» Dataset content
..............................

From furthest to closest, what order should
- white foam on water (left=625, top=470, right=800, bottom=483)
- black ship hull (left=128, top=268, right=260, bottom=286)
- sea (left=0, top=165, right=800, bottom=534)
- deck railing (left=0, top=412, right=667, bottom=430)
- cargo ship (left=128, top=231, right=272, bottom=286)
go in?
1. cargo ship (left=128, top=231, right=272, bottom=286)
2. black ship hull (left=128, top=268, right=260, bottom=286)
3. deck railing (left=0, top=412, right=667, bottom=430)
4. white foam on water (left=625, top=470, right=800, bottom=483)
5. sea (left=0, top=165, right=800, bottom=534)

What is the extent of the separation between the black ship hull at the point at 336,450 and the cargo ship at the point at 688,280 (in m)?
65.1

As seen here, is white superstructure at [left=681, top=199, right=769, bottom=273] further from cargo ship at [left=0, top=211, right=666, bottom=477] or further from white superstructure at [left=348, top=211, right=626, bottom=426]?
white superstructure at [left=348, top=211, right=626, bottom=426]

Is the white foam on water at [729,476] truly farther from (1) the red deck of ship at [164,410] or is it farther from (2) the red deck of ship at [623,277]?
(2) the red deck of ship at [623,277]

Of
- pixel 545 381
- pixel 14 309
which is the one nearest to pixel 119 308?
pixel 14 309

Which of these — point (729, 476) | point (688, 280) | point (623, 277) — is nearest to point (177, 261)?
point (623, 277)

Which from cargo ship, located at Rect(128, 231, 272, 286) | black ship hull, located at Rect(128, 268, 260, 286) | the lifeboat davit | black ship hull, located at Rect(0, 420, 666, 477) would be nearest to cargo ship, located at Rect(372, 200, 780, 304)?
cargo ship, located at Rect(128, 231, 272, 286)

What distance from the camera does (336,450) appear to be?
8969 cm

..............................

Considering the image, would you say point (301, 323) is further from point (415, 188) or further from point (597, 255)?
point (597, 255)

..............................

» Task instructions
Copy out the rows from the line with "From furthest to closest, what order should" up to and including the line with "3. deck railing", character for character.

» The answer
From furthest to closest, what order should
- white foam on water (left=625, top=470, right=800, bottom=483)
- black ship hull (left=128, top=268, right=260, bottom=286)
- sea (left=0, top=165, right=800, bottom=534)
- deck railing (left=0, top=412, right=667, bottom=430)
- cargo ship (left=128, top=231, right=272, bottom=286)
go in?
1. cargo ship (left=128, top=231, right=272, bottom=286)
2. black ship hull (left=128, top=268, right=260, bottom=286)
3. deck railing (left=0, top=412, right=667, bottom=430)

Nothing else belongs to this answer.